Ben bindim, kapıyı kapadım. Zevcenur Hanımın henüz bir ayağı yerdeyken şoför gazlamaz mı? Kapı da, geçenlerde yaralanan dizine küt diye çarpmaz mı? Hem korku, hem can acısı... Bağırış çağırış, durdu... Sonra aramızda (özetle) şöyle bir konuşma geçti:
"- Ne oldu?"
"- Ne olacak binmeden kalktın..."
" - Görmedim..."
"- Burada 10 kişiyiz, birimizin henüz binmediğini fark edemedin tabii...."
"- Ben ne yaptım ki?"
"- Yahu işin bu; kapıların kapandığından emin olmadan nasıl kalkarsın? Vazgeçtik arkadaş, biz inelim, bagajı aç..."
" - Niye büyütüyorsunuz?
Özür diledik ya..."
"- Özür filan dilemedin; 'Ben ne yaptım ki' deyip duruyorsun..."
Onca lafa bir işe yaramadı. Hatasını kabul etmeden kızdı gitti.
Başka bir durağı aradık. Sonuç: Sabiha Gökçen Havaalanı'na gidene kadar tam üç kere kaza atlattık. Adam yol boyunca başka sürücülerle camdan ağız dalaşına girdi. Sonunda da, "Bazen 36 saat çalıştığım oluyor" dedi.
Velhasıl, al birini vur ötekine...
Şikâyet ettik de ne oldu?
Bu olayları anlatmamın sebebi, İstanbul Taksiciler Esnaf Odası Başkanı Yahya Uğur'un yaptığı açıklama...
Şikayetlerle ilgili "kara liste" oluşturacaklarmış da... "Üç defa" aynı hatayı yapan taksiciye, İstanbul Büyükşehir Belediyesi aracılığıyla, 'meslekten men' etmeye kadar varan cezalar kesilecekmiş de.... Duy da inanma!
Taksiciler cezalandırılması gereken sürüyle kabahat, hatta düpedüz suç işliyorlar ama kime, neyi, nasıl ispatlayacaksın?
Bir şikayet durumunda mert şoförlerimizin fırdöndü yalanlarına hazır olun: "Beyefendi yanlış anlamış"... "Ben öyle bir şey yapmadım..." "Hanımefendi öyle dediği için o yoldan gittim..."

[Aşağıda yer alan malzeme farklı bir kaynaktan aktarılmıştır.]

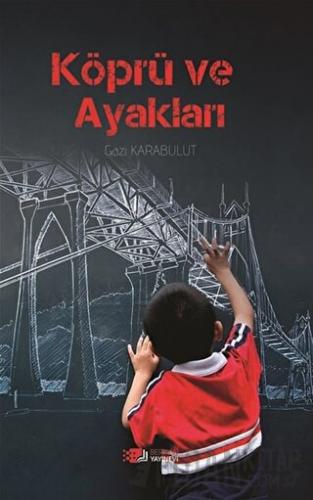 Köprü Ve Ayakları Gazi Karabulut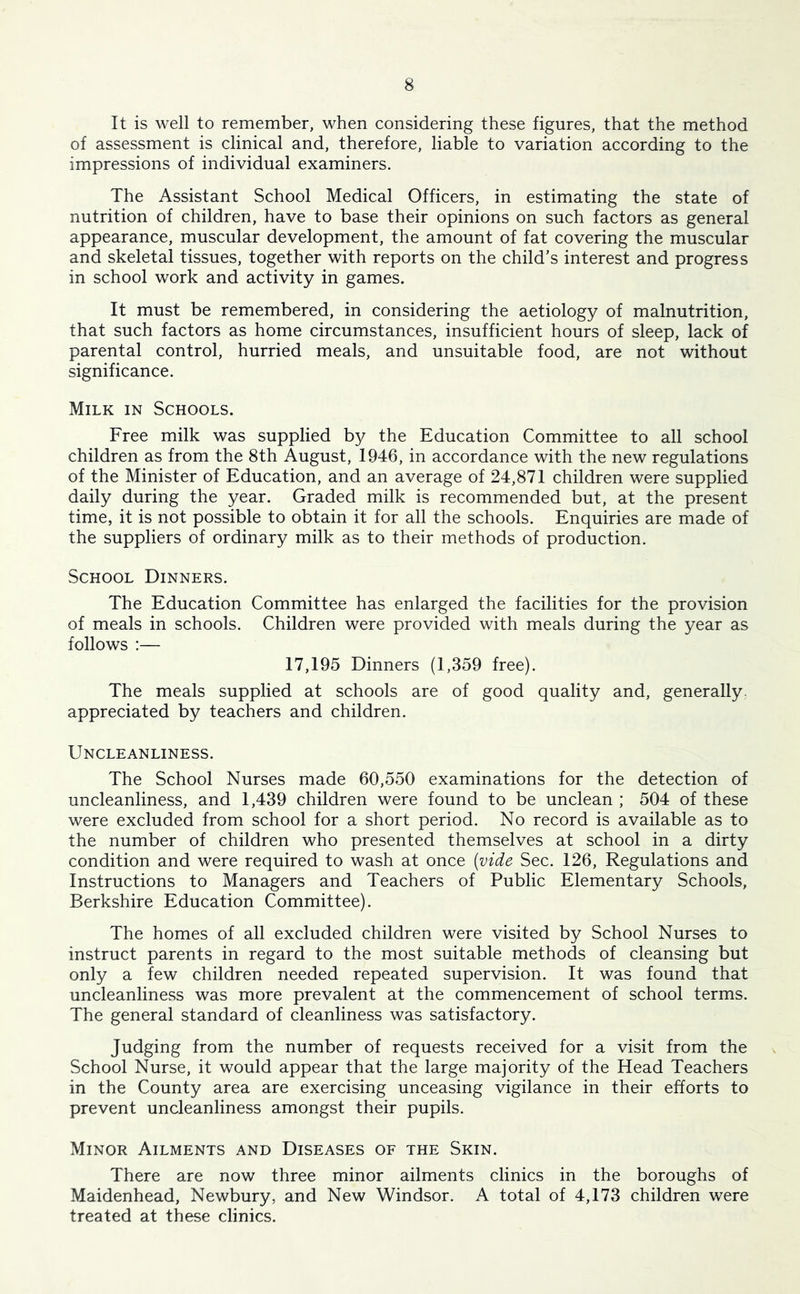 It is well to remember, when considering these figures, that the method of assessment is clinical and, therefore, liable to variation according to the impressions of individual examiners. The Assistant School Medical Officers, in estimating the state of nutrition of children, have to base their opinions on such factors as general appearance, muscular development, the amount of fat covering the muscular and skeletal tissues, together with reports on the child’s interest and progress in school work and activity in games. It must be remembered, in considering the aetiology of malnutrition, that such factors as home circumstances, insufficient hours of sleep, lack of parental control, hurried meals, and unsuitable food, are not without significance. Milk in Schools. Free milk was supplied by the Education Committee to all school children as from the 8th August, 1946, in accordance with the new regulations of the Minister of Education, and an average of 24,871 children were supplied daily during the year. Graded milk is recommended but, at the present time, it is not possible to obtain it for all the schools. Enquiries are made of the suppliers of ordinary milk as to their methods of production. School Dinners. The Education Committee has enlarged the facilities for the provision of meals in schools. Children were provided with meals during the year as follows :— 17,195 Dinners (1,359 free). The meals supplied at schools are of good quality and, generally, appreciated by teachers and children. Uncleanliness. The School Nurses made 60,550 examinations for the detection of uncleanliness, and 1,439 children were found to be unclean ; 504 of these were excluded from school for a short period. No record is available as to the number of children who presented themselves at school in a dirty condition and were required to wash at once (vide Sec. 126, Regulations and Instructions to Managers and Teachers of Public Elementary Schools, Berkshire Education Committee). The homes of all excluded children were visited by School Nurses to instruct parents in regard to the most suitable methods of cleansing but only a few children needed repeated supervision. It was found that uncleanliness was more prevalent at the commencement of school terms. The general standard of cleanliness was satisfactory. Judging from the number of requests received for a visit from the School Nurse, it would appear that the large majority of the Head Teachers in the County area are exercising unceasing vigilance in their efforts to prevent uncleanliness amongst their pupils. Minor Ailments and Diseases of the Skin. There are now three minor ailments clinics in the boroughs of Maidenhead, Newbury, and New Windsor. A total of 4,173 children were treated at these clinics.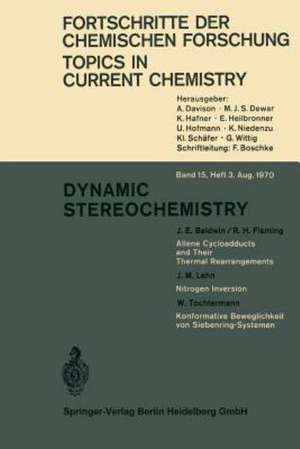 Dynamic Stereochemistry de J. E. Baldwin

Yazmıştım: Bir taksici tehdit etti... Ben de, bakalım işe yarayacak mı, diye Trafik Şube'nin internet sitesine şikayet ettim. Sürücünün ismi hariç her şeyi ayrıntısıyla kaydettim. Yer, saat, plaka, taksi durağı, söylenenler...
Sonra ne mi oldu? Efendim karakola gelin şikayet edin" dediler. Kafaya bak! Karakola geleceksem, o internet sitesini niye kurdunuz?
Trafikçiler sürekli "yasak yerde bekleme" cezası kesiyor. İşini düzgün yapan taksicilerle hep sohbet ederim. Bir tane bile "şikayet üzerine kesilen ceza" örneği anlatmadılar. Yani caydırıcılık sıfır!
Amerikalı sistemi kurmuş
Arkadaş! Şikayet mekanizmasını New York'taki gibi kurmuyorsan, boşuna konuşma...
Sabaha karşı 04.00... Arkadaşımız Mefaret çevreyi bildiği için bir taksi bulup geldi.
Baktık burnundan soluyor. Karşısında ufak tefek bir kadın gören taksici, sululuk etmiş. Mefaret kızınca da, "İşine gelmiyorsa binme ablacığım" demiş.
"Sen şimdi görürsün" dedi sürücüye. Adam tınmadı. Sırıta sırıta "Ben ne yaptım ki" diyor... Mefaret 311'i çevirip karşısına çıkan belediye görevlisine olanları anlatmaya başladı.
O anda ne oldu biliyor musunuz? Taksici kayboldu! Arkadan başını ve omuzlarını gördüğüm adam görünmez oldu. Korkudan bamyalaşmıştı.
Bizde Emniyet bile taksiciyi cezadan kurtaracak; kabahatini, suçunu yanına kâr edecek bir sistem kurmuşken... Taksici Odası ile Belediye işbirliği içinde ceza kesecekmiş... Ha! Ha! Ha!